# [WHAT TO WORK ON]
(a) Using the proof excerpt, answer each question below on its own line, labeling the answers (i), (ii), and (iii) to match.
(i) Which definition of tangent vectors does the proof excerpt adopt?
(ii) On what interval is the curve $\gamma$ defined?
(iii) To what does the map $H$ send a point $x$?
(b) Update the proof excerpt from "[/proofplan]" up to and including "x &\mapsto G(F(x)).", putting "differentiable" in place of every "smooth".

# [EXCERPT]
=-=-=
[proofplan]
We use the curve-class definition of tangent vectors. A tangent vector $v \in T_pM$ is represented by a smooth curve $\gamma$ through $p$, and the differential of a smooth map sends the class $[\gamma]$ to the class of the composed curve. Applying this definition first to $G \circ F$ and then separately to $F$ and $G$ gives the same curve class in $T_{G(F(p))}P$. The identity statement follows from the same definition because composing a curve with $\operatorname{id}_M$ leaves the curve unchanged.
[/proofplan]
[step:Evaluate both sides on an arbitrary tangent vector represented by a curve]
Fix $p \in M$. Let $v \in T_pM$ be arbitrary, and choose $\varepsilon > 0$ and a smooth curve
\begin{align*}
\gamma : (-\varepsilon,\varepsilon) \to M
\end{align*}
such that $\gamma(0)=p$ and $v=[\gamma]$ in the curve-class model of $T_pM$.
Define the smooth composition
\begin{align*}
H : M &\to P \\
x &\mapsto G(F(x)).
\end{align*}
By the definition of the differential using curve classes,
\begin{align*}
dH_p(v)=d(G\circ F)_p([\gamma])=[H\circ \gamma]=[G\circ F\circ \gamma].
=-=-=
# [RECORDED INFORMATION]
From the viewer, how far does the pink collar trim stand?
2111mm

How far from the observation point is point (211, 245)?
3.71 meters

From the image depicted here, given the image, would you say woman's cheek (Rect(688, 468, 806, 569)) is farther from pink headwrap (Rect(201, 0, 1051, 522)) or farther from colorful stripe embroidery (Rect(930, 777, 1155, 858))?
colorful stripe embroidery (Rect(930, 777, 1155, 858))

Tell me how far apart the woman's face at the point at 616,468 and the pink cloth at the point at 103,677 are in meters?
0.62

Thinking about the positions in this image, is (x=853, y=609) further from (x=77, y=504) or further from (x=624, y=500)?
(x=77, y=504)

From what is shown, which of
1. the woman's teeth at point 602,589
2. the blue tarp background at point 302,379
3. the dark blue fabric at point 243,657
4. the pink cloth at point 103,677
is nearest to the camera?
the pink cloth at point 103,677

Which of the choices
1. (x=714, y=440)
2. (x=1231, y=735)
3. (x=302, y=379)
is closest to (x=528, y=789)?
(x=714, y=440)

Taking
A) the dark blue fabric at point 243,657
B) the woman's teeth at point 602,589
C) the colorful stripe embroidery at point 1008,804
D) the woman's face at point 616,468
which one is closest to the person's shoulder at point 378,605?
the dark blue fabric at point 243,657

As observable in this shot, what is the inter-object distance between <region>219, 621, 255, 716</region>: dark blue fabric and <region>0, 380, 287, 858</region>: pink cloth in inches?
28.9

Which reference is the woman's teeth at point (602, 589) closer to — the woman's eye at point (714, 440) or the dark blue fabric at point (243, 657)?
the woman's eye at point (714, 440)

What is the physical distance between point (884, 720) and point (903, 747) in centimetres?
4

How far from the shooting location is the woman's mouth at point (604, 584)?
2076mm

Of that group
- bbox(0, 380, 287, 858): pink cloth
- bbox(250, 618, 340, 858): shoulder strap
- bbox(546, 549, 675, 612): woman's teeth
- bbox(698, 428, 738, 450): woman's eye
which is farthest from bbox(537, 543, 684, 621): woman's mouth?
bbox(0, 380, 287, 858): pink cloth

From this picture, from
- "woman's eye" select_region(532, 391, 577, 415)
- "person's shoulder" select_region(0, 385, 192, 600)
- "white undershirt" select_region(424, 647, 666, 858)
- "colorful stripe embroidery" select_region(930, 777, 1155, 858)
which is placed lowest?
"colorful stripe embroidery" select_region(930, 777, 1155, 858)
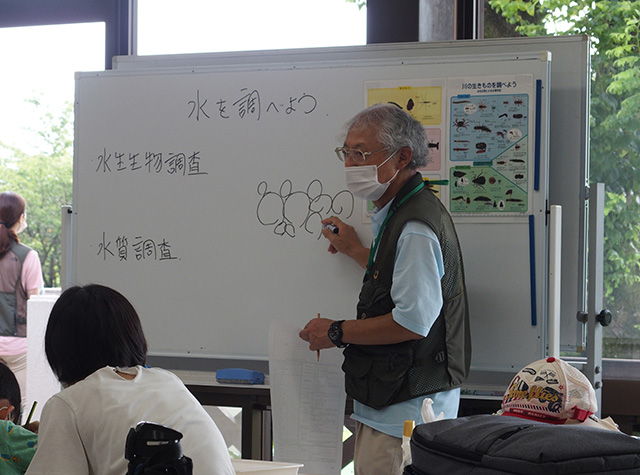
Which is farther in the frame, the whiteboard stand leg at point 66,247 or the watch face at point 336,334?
the whiteboard stand leg at point 66,247

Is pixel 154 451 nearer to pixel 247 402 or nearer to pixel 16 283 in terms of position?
pixel 247 402

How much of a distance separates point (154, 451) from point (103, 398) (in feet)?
2.02

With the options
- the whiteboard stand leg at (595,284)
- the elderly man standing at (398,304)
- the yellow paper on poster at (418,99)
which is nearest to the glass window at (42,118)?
the yellow paper on poster at (418,99)

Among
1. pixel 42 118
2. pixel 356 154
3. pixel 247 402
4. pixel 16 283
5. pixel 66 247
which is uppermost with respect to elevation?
pixel 42 118

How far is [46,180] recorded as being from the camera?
425 centimetres

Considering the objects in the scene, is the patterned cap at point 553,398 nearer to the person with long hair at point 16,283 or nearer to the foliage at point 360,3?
the foliage at point 360,3

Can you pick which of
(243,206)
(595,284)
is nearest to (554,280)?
(595,284)

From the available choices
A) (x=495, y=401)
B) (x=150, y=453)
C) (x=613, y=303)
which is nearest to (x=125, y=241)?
(x=495, y=401)

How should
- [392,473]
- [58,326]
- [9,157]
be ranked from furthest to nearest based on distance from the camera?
[9,157] → [392,473] → [58,326]

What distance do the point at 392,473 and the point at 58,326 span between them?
1.02 meters

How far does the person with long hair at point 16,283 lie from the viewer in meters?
4.20

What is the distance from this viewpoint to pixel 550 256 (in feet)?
8.02

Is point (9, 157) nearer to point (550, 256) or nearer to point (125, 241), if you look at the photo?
point (125, 241)

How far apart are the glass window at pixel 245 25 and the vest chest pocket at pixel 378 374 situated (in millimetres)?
1791
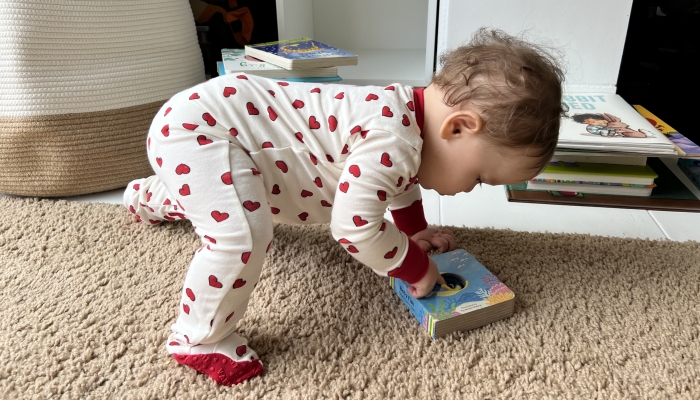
=-=-=
# [TASK-BY-TASK OUTPUTS]
(a)
(i) The curve-class definition of tangent vectors.
(ii) On $(-\varepsilon,\varepsilon)$, with $\varepsilon > 0$.
(iii) To $G(F(x))$.

(b)
[/proofplan]
[step:Evaluate both sides on an arbitrary tangent vector represented by a curve]
Fix $p \in M$. Let $v \in T_pM$ be arbitrary, and choose $\varepsilon > 0$ and a differentiable curve
\begin{align*}
\gamma : (-\varepsilon,\varepsilon) \to M
\end{align*}
such that $\gamma(0)=p$ and $v=[\gamma]$ in the curve-class model of $T_pM$.
Define the differentiable composition
\begin{align*}
H : M &\to P \\
x &\mapsto G(F(x)).